WRITTEN TASK
Output the lines of the records as a JSON list of strings, one string per line and with blank lines omitted, starting at the line containing "What distance from the viewer is [872,226]?" and continuing through the end of the records.

GIVEN RECORDS
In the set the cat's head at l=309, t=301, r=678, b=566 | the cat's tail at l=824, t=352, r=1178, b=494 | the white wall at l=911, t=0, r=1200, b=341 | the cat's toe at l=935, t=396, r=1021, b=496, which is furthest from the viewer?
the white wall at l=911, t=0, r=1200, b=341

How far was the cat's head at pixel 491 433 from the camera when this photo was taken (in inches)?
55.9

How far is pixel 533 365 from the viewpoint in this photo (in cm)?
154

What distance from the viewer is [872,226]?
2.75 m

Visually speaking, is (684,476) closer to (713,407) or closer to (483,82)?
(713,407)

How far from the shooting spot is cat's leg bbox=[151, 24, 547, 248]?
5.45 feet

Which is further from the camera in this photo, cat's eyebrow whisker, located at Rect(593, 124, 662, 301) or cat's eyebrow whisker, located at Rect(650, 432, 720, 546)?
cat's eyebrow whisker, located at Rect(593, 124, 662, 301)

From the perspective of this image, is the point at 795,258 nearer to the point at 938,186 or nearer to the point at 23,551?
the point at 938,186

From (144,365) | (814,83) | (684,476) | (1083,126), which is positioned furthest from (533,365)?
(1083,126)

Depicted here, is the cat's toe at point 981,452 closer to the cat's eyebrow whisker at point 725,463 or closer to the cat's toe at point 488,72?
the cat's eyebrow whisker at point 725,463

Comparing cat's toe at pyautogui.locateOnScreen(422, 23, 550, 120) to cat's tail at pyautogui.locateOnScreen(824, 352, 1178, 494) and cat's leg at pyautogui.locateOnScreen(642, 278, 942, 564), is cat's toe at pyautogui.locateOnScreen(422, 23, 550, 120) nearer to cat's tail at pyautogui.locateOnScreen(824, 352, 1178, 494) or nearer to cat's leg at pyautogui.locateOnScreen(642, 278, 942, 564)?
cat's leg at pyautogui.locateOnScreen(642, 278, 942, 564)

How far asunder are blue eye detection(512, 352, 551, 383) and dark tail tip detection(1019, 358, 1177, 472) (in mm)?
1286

EXERCISE SOLUTION
[
  "What distance from the viewer is [872,226]?",
  "2.75 m",
  "Visually speaking, is (684,476) closer to (713,407) or closer to (483,82)?",
  "(713,407)",
  "How far from the shooting spot is cat's leg bbox=[151, 24, 547, 248]?",
  "5.45 feet",
  "Which is further from the camera in this photo, cat's eyebrow whisker, located at Rect(593, 124, 662, 301) or cat's eyebrow whisker, located at Rect(650, 432, 720, 546)?",
  "cat's eyebrow whisker, located at Rect(593, 124, 662, 301)",
  "From the perspective of this image, is the point at 795,258 nearer to the point at 938,186 or nearer to the point at 23,551?",
  "the point at 938,186",
  "From (144,365) | (814,83) | (684,476) | (1083,126), which is positioned furthest from (533,365)?",
  "(1083,126)",
  "Depicted here, is the cat's toe at point 981,452 closer to the cat's eyebrow whisker at point 725,463 or closer to the cat's toe at point 488,72?",
  "the cat's eyebrow whisker at point 725,463",
  "Comparing cat's toe at pyautogui.locateOnScreen(422, 23, 550, 120) to cat's tail at pyautogui.locateOnScreen(824, 352, 1178, 494) and cat's leg at pyautogui.locateOnScreen(642, 278, 942, 564), is cat's toe at pyautogui.locateOnScreen(422, 23, 550, 120) nearer to cat's tail at pyautogui.locateOnScreen(824, 352, 1178, 494) or nearer to cat's leg at pyautogui.locateOnScreen(642, 278, 942, 564)?",
  "cat's leg at pyautogui.locateOnScreen(642, 278, 942, 564)",
  "How far asunder are blue eye detection(512, 352, 551, 383) and dark tail tip detection(1019, 358, 1177, 472) (in mm)?",
  "1286"
]